The net effect of all of this is that garda "special units" and the "riot squad" (ordinary gardaí who volunteer for the joys of beating up protesting citizens) have been able to use Erris as a training ground where they can hone their skills in deniable violence and intimidation, play war games against defenceless opponents and generally enjoy acting like the police forces in Northern Ireland, Britain or the States that gardaí often envy. It is not just police management who look beyond the 26 counties for ideas.
Conclusion
From the viewpoint of Garda management in particular, the "battle of Erris" is a battle over their right to use what violence they choose, against whom they choose and in whatever circumstances they like. They have not yet won this battle, although clearly they can smell victory. In particular, once the military had been brought in to break protests at sea and mysterious forces were allowed to attack leading figures in the campaign, the no-arrest policy has been ended (although as noted most arrests have not stood up on appeal - their purpose has rather been to harass protestors).
Nevertheless, solidarity work, media and legal support, as well as the physical presence of as many outside supporters as possible, have helped to protect the Rossport community from a situation that could have been far worse - and enabled the campaign to continue far beyond the normal length that such struggles against the world’s largest energy companies normally last. In this sense, politics is ultimately more significant than policing: it has clearly been politicians who have set the tone at each stage of the conflict, starting from the mysterious decision of Ray Burke, the only minister ever jailed for corruption in this state, to hand over the State’s ownership of natural resources to the energy companies and ending with the sending in of the navy.
While writing this piece, fallout over police attacks on student protestors (a mounted charge on Stephen’s Green, the beating unconscious of a young woman inside the Dept. of Finance, and RTÉ being forced to show its own footage of these events after 80,000 people had watched them on Youtube) continued, and despite routine “dirty tricks” in relation to anti-bailout protests the gardaí do not seem to have a blank cheque. Indeed, a blow may unintentionally have been struck for human rights by the announcement of a cut of 1,500 from garda numbers and increased restrictions on overtime payment.

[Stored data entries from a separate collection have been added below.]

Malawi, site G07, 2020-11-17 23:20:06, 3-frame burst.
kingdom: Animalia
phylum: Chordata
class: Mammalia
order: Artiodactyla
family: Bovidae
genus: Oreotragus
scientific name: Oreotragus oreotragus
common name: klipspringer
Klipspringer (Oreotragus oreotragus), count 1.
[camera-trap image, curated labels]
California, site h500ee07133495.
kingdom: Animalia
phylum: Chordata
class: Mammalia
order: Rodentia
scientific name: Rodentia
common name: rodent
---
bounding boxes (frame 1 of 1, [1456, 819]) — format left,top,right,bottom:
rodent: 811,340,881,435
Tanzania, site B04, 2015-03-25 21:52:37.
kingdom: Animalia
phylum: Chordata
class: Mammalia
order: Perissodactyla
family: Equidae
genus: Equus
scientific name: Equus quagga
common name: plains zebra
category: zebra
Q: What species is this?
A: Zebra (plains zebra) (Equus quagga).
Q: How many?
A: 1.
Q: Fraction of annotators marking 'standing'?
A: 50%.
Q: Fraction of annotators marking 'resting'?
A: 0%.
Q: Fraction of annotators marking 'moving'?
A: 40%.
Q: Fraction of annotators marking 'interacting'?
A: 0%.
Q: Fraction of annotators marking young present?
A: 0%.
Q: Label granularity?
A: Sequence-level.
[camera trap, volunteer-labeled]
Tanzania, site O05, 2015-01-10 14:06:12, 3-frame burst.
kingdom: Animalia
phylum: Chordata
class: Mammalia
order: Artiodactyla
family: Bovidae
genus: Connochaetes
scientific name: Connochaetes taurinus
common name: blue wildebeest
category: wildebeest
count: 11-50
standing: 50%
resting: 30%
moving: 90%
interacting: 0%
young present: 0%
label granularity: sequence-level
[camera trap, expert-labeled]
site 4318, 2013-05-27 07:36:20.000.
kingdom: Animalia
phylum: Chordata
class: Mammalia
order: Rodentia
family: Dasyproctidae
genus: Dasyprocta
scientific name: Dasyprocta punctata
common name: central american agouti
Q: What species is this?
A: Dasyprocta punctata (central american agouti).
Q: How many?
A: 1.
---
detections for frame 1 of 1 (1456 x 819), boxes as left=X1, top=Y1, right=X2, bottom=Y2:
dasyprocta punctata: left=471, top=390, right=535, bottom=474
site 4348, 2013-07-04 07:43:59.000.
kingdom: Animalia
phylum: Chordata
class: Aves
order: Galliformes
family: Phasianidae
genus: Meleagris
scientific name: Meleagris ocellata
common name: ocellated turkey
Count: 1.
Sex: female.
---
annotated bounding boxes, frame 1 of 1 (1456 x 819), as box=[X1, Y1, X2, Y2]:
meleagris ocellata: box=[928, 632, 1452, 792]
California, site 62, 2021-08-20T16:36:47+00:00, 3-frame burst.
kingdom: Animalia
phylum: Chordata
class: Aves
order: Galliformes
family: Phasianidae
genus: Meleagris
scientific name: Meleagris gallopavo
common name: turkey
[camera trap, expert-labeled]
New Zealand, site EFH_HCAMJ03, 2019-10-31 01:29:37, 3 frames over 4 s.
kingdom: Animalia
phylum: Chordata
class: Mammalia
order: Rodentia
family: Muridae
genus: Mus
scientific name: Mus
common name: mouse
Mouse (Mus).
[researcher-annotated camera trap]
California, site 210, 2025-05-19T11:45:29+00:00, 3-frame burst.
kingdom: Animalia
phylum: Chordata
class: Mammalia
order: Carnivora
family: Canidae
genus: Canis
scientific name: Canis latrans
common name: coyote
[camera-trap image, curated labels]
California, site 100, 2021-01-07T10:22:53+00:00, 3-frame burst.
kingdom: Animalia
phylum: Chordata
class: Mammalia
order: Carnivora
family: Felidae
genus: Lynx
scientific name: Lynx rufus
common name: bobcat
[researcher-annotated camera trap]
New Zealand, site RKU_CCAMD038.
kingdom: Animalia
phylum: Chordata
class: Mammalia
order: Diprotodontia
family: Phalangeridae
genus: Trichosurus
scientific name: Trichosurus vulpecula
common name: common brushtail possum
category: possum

The battle over the police's right to decide who to attack is not finished in the Republic, and never will be so long as protestors are able to work out ways to support each other in the face of physical assault, to record events and develop effective media, legal and solidarity support. Police are not all-powerful or immune from comeback, and we can set some limits to their behaviour – in different ways in different cases, but following similar principles.